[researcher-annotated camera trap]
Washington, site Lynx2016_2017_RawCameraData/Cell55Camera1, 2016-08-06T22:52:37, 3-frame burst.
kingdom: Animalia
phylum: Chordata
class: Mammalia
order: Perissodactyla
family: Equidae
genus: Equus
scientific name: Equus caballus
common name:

——

* **What to produce**
Please write out the whole listing exactly as given.

* **Result of this exercise**
[researcher-annotated camera trap]
Washington, site Lynx2016_2017_RawCameraData/Cell55Camera1, 2016-08-06T22:52:37, 3-frame burst.
kingdom: Animalia
phylum: Chordata
class: Mammalia
order: Perissodactyla
family: Equidae
genus: Equus
scientific name: Equus caballus
common name:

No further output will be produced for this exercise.